Steve Cropley
Solid-state batteries, I-pace, Vauxhall
MONDAY
You would expect Jaguar’s big boss, Thierry Bolloré, to sound confident about the latest version of his battery-powered flagship, the I-pace. But I wasn’t prepared for the new excellence of the electric SUV when it arrived at my place last week after Bolloré suggested in a recent interview that I should try the updated model. Until now, the battery Jag has seemed flawed: handsome and good to drive but unable to get within 80 miles of its claimed 292-mile cruising range. But Jaguar’s electricians have been working overtime: during a week’s test, I repeatedly established that 275 miles is easy and that you can squeeze out 292 in current weather conditions. That changes the whole proposition.
TUESDAY
Fantastic news arrives from the British Motor Museum at Gaydon, just off the M40 near Warwick, that Vauxhall’s 50-car heritage collection – some rare, some magnificently ordinary – will be displayed there from now on. At a stroke, this welcoming historical hub changes from being somewhat British Leyland-heavy to a much more authentic reflection of what British motorists have bought since Vauxhall opened in 1903. In addition, the museum, already well equipped with a bank of EV chargers, has big plans to follow and explain the UK’S rapid move into new-era propulsion for the 2030s. “Our business is the future just as much as the past,” says dynamic managing director Jeff Coope.
WEDNESDAY
If anyone is living in the past, it’s probably me, given my disappointment with Lamborghini’s new Countach, a modern hypercar that uses a handy set of 50-year-old design cues to justify the profitable recycling of a great name and tradition. The whole point of the original Countach was that it was raw and shocking – the Mick Jagger to Ferrari’s Paul Mccartney. Producing a sanitised and overpriced ‘update’ is anything but. Funnily enough, I would say the extreme shapes of Lamborghini’s recent production models, including the bold and brilliant Urus SUV, are more faithful to original Countach tradition than this pastiche.
THURSDAY
Anyone who is good at turning a phrase seems to have been pummelling the keyboard during the lockdowns – and one of the very best efforts I’ve seen is by Ray Hutton, who ran this magazine for a challenging decade from 1975. His new book, Wheels Within Wheels (194 pages, £11.95 from Amazon) is aptly described as “a miscellaneous memoir of cars and car people”. It deals with 20 significant subjects as widely disparate as a crazily disorganised trip to Moscow to test the then new Lada Niva and the imminent arrival of hydrogen fuel cells as a solution to the world’s problems – 25 years ago. What’s striking is Ray’s immaculate recall (my career overlaps his, but I had forgotten much of what he recounts) and how authoritatively he describes stuff, without gratuitous exaggeration or hyperbole. It makes this book a valuable account of recent car history, and I’ve never read anything quite like it.

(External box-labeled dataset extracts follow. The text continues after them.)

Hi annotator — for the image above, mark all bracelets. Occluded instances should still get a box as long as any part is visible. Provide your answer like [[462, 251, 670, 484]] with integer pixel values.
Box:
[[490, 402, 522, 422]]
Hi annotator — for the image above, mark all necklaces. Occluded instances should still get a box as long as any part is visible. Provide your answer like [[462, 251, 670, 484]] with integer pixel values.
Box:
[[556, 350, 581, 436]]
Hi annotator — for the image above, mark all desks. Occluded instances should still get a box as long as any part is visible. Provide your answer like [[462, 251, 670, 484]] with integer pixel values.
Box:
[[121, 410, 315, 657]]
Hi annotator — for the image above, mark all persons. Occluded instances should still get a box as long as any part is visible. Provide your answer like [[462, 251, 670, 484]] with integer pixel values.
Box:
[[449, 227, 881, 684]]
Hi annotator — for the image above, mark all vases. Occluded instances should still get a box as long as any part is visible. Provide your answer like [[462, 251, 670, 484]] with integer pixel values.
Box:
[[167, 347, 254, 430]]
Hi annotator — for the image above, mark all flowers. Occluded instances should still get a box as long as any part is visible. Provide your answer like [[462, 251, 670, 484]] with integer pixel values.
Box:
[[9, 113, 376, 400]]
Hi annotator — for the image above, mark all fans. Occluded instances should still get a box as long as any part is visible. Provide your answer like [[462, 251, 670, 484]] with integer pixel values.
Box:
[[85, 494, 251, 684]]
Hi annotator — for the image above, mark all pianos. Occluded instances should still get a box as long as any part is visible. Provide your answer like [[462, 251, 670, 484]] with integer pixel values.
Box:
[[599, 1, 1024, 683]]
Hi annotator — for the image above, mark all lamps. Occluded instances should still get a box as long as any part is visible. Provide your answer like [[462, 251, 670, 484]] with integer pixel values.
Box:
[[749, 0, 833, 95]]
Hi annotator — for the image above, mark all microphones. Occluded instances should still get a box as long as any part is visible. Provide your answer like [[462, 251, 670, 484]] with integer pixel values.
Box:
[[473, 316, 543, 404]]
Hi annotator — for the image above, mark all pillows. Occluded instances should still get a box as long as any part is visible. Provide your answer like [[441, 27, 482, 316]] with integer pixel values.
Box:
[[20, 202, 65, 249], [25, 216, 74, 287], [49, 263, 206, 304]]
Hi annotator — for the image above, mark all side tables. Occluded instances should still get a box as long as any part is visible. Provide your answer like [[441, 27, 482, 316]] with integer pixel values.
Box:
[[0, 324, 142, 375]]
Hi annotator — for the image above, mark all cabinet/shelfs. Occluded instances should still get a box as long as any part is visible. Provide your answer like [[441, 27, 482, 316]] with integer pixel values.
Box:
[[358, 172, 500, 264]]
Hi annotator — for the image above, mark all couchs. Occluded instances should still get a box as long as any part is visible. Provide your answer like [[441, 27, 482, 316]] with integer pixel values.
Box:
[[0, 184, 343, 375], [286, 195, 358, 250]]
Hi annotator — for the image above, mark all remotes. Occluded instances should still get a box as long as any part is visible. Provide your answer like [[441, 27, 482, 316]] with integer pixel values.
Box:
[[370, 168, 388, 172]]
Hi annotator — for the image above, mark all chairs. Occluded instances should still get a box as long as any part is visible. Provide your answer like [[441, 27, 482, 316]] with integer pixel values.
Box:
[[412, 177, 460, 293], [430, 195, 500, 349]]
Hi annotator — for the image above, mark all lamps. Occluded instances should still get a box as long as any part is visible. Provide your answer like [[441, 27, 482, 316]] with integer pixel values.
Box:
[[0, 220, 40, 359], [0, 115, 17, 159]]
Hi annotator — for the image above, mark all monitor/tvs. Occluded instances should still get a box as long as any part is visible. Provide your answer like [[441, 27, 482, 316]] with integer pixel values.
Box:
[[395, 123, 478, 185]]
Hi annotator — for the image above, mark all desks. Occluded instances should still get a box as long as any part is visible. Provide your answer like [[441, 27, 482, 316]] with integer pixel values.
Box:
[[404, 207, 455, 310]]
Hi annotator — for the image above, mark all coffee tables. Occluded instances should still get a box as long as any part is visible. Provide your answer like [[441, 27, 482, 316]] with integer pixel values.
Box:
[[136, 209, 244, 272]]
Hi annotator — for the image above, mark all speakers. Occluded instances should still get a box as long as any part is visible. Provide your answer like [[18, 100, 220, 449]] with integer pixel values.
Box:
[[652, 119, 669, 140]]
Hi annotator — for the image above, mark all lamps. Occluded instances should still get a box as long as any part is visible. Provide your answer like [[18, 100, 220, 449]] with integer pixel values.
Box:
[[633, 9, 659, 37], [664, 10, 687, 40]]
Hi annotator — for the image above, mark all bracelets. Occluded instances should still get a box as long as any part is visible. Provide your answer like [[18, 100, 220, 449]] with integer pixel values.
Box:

❝ The Urus is more faithful to tradition than this pastiche ❞
FRIDAY
Today’s formation of a “grand consortium” involving seven UK organisations to develop solid-state battery technology for cars should gladden our hearts. The Autovista news service (which I usually read before rising from the couch) puts it perfectly: “The successful outcome… would harness and industrialise UK academic capability… using highly scalable techniques that leapfrog cost-effectiveness and performance achieved elsewhere.” It says “the size and experience of this consortium is unrivalled”. Our politicos deserve criticism on many scores, but their willingness over the years to finance national R&D projects is now being rewarded.